__INSTRUCTION__:
Return, exactly, the line that contains "Pick one: is" together with all lines after it to the end of the entries, and no further lines.

— start DATA SHOWN —

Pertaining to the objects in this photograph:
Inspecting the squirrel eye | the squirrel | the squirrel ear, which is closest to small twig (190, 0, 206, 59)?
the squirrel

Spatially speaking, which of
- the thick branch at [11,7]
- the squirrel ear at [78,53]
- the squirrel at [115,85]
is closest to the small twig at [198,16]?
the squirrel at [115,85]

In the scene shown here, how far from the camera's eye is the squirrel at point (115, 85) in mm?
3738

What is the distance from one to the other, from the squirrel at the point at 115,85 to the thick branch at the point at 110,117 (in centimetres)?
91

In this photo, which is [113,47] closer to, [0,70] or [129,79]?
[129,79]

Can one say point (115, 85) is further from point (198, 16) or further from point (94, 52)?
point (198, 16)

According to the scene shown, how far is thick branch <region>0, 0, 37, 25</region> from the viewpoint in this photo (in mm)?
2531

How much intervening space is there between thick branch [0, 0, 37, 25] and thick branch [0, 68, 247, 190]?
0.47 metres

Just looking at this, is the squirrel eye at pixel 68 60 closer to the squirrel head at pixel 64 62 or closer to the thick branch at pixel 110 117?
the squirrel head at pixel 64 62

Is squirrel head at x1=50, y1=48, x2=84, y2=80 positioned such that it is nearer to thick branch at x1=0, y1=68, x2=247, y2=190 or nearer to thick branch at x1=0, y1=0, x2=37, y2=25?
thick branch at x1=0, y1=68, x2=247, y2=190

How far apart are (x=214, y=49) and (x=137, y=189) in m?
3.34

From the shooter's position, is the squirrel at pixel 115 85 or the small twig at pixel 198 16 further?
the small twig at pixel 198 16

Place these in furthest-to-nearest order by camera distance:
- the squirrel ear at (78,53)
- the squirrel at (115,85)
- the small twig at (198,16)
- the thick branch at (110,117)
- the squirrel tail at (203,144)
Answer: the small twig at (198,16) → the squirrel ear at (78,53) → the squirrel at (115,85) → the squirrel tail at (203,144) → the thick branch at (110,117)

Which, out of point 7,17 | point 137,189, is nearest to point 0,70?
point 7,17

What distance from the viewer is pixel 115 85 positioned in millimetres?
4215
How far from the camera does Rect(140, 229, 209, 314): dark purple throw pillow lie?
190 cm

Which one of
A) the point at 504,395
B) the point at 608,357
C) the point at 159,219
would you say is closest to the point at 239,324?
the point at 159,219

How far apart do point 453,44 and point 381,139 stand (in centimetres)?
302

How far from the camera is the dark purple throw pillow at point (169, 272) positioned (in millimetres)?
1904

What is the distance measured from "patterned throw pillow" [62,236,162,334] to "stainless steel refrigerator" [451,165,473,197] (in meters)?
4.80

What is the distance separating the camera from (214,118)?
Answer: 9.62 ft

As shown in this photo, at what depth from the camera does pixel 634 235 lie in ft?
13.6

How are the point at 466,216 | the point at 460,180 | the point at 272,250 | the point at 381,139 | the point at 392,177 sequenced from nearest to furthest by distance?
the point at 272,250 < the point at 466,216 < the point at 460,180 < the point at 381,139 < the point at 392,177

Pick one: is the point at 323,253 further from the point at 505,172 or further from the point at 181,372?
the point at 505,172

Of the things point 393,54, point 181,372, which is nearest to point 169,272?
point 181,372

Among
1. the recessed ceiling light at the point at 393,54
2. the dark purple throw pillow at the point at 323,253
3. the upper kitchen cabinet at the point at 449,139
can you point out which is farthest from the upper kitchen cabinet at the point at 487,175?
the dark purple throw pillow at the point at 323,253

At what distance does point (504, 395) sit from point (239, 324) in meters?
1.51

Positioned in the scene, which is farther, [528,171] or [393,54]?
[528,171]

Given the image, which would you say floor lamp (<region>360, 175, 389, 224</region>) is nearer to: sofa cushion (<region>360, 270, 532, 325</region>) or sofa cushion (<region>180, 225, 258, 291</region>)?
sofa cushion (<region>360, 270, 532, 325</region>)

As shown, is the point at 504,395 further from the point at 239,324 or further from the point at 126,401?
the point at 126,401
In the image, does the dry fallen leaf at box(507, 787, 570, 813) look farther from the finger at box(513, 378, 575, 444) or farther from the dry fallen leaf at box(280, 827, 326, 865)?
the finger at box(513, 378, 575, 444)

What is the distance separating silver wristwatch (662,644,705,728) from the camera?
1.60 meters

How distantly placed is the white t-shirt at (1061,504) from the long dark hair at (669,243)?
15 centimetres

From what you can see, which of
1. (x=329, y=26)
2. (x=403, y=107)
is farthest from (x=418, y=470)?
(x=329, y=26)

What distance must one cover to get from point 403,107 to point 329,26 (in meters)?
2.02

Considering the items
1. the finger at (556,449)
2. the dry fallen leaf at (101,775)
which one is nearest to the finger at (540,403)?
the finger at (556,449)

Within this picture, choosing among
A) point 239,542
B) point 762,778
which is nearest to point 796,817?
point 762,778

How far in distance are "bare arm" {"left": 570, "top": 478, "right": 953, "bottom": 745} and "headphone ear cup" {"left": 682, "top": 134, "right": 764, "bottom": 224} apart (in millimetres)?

— end DATA SHOWN —

__RESPONSE__:
Pick one: is the point at 323,253 further from the point at 505,172 or further from the point at 181,372?
the point at 505,172

Of the things point 393,54, point 181,372, which is nearest to point 169,272?
point 181,372

Among
1. the recessed ceiling light at the point at 393,54
2. the dark purple throw pillow at the point at 323,253
3. the upper kitchen cabinet at the point at 449,139
can you point out which is farthest from the upper kitchen cabinet at the point at 487,175?
the dark purple throw pillow at the point at 323,253

At what distance does point (504, 395) sit from point (239, 324) in meters?
1.51

Positioned in the scene, which is farther, [528,171] or [393,54]?
[528,171]

Given the image, which would you say floor lamp (<region>360, 175, 389, 224</region>) is nearer to: sofa cushion (<region>360, 270, 532, 325</region>) or sofa cushion (<region>180, 225, 258, 291</region>)?
sofa cushion (<region>360, 270, 532, 325</region>)

As shown, is the point at 504,395 further from the point at 239,324 or further from the point at 126,401?
the point at 126,401
In the image, does the dry fallen leaf at box(507, 787, 570, 813) look farther from the finger at box(513, 378, 575, 444) or farther from the dry fallen leaf at box(280, 827, 326, 865)?
the finger at box(513, 378, 575, 444)

What is the distance separating silver wristwatch (662,644,705,728) from the camera?
1.60 meters

How distantly placed is the white t-shirt at (1061,504) from the long dark hair at (669,243)?
15 centimetres

From what you can see, which of
1. (x=329, y=26)
2. (x=403, y=107)
is farthest from (x=418, y=470)?
(x=329, y=26)

What distance must one cover to get from point 403,107 to point 329,26 (in meters)?
2.02

Considering the items
1. the finger at (556,449)
2. the dry fallen leaf at (101,775)
which one is nearest to the finger at (540,403)?
the finger at (556,449)

Within this picture, choosing among
A) point 239,542
B) point 762,778
which is nearest to point 796,817?
point 762,778

How far in distance are "bare arm" {"left": 570, "top": 478, "right": 953, "bottom": 745} and "headphone ear cup" {"left": 682, "top": 134, "right": 764, "bottom": 224} apart (in millimetres)?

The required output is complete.